(Entries from a spatial question set)
╔══

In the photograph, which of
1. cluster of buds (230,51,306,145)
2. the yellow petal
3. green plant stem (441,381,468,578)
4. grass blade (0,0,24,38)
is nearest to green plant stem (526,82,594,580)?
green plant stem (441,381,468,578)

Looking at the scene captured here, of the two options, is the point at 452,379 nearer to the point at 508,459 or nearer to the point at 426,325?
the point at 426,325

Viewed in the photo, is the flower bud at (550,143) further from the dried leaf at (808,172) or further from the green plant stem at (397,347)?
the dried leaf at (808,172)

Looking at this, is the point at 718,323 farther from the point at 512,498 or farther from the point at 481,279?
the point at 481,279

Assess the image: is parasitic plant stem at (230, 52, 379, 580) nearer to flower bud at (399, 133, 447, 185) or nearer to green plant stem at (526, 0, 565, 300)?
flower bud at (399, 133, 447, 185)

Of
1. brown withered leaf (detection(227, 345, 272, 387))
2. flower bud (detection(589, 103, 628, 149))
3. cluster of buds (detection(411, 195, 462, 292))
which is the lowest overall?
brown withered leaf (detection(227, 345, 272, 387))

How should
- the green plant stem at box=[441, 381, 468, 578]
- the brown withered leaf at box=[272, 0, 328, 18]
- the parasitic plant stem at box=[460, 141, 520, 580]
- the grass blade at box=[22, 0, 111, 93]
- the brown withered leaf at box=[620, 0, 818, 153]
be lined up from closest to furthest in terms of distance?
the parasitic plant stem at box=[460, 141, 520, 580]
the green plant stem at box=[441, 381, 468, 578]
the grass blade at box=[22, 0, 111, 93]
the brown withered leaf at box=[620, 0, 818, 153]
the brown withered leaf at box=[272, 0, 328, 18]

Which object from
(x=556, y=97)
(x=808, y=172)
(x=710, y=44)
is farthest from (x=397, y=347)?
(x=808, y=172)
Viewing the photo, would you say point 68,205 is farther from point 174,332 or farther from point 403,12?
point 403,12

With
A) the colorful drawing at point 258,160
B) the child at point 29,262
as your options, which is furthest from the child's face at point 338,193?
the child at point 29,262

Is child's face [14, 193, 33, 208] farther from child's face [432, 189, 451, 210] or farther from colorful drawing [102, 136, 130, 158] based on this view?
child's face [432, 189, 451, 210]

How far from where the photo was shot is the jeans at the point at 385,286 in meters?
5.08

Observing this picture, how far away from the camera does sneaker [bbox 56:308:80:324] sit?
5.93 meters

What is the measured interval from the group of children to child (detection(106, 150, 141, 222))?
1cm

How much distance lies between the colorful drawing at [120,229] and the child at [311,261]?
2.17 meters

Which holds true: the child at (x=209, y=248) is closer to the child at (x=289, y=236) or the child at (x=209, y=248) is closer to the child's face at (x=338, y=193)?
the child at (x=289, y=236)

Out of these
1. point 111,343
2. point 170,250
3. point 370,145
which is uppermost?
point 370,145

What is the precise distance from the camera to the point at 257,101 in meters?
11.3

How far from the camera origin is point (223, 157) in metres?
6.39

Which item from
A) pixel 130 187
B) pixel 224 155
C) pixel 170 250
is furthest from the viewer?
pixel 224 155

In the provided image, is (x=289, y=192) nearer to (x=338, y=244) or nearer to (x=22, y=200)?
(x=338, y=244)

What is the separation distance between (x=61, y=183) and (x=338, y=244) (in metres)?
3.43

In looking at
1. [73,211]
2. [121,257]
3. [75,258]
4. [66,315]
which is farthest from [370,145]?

╚══
╔══

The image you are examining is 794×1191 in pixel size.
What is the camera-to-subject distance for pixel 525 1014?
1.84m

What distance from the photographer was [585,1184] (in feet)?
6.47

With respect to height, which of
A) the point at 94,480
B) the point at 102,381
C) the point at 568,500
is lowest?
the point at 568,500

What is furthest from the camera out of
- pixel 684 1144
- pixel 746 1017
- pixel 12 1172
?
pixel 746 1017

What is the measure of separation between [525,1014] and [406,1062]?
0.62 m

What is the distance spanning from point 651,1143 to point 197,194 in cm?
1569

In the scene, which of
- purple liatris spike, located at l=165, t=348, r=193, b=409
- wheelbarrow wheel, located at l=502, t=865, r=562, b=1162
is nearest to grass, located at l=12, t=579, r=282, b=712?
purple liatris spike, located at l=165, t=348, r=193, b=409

╚══

Reproduce everything from the line containing "Which object from" down to the line containing "2.17 meters", swapping "colorful drawing" for "crayon sketch" and leaving all else unchanged.

**Full answer:**
Which object from
(x=556, y=97)
(x=808, y=172)
(x=710, y=44)
is farthest from (x=397, y=347)?
(x=808, y=172)
Viewing the photo, would you say point 68,205 is farther from point 174,332 or farther from point 403,12?
point 403,12

With
A) the crayon sketch at point 258,160
B) the child at point 29,262
as your options, which is furthest from the child's face at point 338,193?
the child at point 29,262

Is child's face [14, 193, 33, 208] farther from child's face [432, 189, 451, 210] or farther from crayon sketch [102, 136, 130, 158] based on this view?
child's face [432, 189, 451, 210]

How far from where the photo was shot is the jeans at the point at 385,286 in meters?
5.08

Observing this picture, how far away from the camera does sneaker [bbox 56:308:80:324] sit?
5.93 meters

What is the measured interval from the group of children to child (detection(106, 150, 141, 222))?
1cm

How much distance lies between the crayon sketch at [120,229] and the child at [311,261]?
2.17 meters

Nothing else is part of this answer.